New York 1889 can be regarded as the first candidates' tournament. The winner had the obligation to start a match against Steinitz within a month. Neither Weiss nor Chigorn wished to be compelled to play a championship match against Steinitz. As a result, the Committee decided to cancel the event. Weiss returned to Austria. He went on to win the Kolisch Memorial in Vienna in 1890, doing so without a loss. Thereafter he concentrated on his work for the Rothschild Bank. His solid chess can be seen to precede the style of Georg Marco, Carl Schlechter and Geza Maróczy.
The third prize winner Gunsberg was interested in a match against Steinitz in New York. First Gunsberg drew a match against Chigorin in Havana at the beginning of 1890 (11½-11½). Upon the strength of that result his challenge was accepted by Steinitz.

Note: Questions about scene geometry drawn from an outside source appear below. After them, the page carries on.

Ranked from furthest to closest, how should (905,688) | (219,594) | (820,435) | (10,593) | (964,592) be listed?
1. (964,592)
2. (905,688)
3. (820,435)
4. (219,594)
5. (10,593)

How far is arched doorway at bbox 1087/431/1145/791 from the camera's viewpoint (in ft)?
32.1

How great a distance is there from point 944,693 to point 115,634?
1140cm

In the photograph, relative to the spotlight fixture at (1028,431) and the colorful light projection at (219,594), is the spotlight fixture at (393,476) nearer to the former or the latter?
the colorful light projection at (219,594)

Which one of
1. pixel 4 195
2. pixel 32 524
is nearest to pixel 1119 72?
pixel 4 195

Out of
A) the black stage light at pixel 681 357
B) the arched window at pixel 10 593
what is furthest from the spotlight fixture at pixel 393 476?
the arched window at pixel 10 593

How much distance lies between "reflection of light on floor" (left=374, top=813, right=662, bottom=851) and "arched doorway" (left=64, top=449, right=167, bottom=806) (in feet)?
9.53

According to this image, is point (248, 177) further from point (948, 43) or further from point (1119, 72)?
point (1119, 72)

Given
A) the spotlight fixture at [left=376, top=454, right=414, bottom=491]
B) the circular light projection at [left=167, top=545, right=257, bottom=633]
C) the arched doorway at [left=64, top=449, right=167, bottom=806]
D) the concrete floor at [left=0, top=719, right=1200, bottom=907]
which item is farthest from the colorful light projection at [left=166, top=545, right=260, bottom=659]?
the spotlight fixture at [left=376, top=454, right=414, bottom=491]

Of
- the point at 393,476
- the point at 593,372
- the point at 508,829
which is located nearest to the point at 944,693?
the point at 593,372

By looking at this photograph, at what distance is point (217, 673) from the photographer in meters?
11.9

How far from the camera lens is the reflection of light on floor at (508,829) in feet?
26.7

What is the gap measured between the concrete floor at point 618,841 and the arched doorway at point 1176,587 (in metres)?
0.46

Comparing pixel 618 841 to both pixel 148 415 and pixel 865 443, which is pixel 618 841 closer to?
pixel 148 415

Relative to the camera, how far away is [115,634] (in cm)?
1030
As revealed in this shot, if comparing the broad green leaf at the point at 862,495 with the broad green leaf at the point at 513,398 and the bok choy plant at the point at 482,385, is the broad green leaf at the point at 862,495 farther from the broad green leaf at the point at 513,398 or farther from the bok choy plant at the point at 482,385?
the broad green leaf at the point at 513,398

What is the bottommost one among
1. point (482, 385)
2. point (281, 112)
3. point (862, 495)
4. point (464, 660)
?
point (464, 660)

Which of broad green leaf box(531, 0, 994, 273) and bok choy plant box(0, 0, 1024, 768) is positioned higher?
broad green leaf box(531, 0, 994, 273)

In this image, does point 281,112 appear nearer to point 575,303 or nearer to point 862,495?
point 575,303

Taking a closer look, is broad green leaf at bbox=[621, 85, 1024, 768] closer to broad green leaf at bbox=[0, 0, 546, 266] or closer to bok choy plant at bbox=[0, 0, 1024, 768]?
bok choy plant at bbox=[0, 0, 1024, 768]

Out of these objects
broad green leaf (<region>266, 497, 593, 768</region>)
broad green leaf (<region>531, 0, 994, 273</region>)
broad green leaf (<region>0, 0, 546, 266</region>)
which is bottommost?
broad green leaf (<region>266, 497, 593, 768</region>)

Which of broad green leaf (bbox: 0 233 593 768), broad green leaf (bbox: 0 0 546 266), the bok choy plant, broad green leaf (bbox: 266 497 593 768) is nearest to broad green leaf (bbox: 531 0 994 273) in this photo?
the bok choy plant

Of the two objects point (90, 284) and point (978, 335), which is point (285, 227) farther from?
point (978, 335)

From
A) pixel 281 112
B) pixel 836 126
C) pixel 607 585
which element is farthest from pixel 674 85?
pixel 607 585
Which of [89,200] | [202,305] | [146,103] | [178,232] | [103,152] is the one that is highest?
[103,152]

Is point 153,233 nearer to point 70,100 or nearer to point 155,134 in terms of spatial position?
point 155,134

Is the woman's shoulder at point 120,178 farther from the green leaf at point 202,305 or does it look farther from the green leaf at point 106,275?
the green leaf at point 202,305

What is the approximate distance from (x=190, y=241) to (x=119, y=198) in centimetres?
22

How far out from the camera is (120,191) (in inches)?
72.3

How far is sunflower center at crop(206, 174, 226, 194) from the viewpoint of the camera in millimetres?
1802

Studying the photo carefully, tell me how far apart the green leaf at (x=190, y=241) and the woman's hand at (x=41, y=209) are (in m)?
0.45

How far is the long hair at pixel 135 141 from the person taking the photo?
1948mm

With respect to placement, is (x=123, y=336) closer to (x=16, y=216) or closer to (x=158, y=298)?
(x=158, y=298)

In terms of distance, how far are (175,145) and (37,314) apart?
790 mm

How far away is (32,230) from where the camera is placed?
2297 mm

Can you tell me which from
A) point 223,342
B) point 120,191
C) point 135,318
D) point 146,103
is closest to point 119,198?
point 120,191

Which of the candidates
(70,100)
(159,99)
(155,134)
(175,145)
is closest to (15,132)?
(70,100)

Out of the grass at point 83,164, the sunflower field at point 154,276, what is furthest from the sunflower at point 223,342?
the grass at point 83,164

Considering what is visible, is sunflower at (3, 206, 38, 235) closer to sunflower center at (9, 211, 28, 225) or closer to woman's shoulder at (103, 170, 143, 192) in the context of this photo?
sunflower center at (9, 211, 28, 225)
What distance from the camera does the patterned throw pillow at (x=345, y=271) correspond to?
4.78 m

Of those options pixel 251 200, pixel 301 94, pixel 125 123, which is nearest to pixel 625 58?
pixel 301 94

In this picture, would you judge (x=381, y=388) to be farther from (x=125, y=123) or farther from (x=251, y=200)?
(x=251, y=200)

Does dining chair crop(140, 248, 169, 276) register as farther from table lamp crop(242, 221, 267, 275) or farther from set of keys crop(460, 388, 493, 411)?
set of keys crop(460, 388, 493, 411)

They played a match at the Manhattan Club later that year. Steinitz won with 10½-8½.
Steinitz extensively wrote about New York 1889 in the International Chess Magazine and The Book of the Sixth American Chess Congress, New York 1891. His publications showed profound positional insights. A match between Steinitz and Weiss would have brought together the best positional players of 1889.
Frank Melville Teed served as secretary of the Brooklyn Chess Club and treasurer of the Manhattan Chess Club. But he was most interested in and proud of chess compositions and considered himself more a composer than a player. He was editor the problem department of Orestes Augustus Brownson's "Dubuque Chess Journal" and an associate editor for the "American Chess Magazine." He collected over 30,000 chess problems which he collated in a system of his own device. He himself authored over 800 problems, most of which were published.
Condition:
Corners bumped, soiled, spine ends and corners rubbed exterior hinge cracked 1" at back head spine, Teed's gift inscription on title and individual who received the book name erased, some occasional internal soiling, spine sunned else a good copy of a scarce item.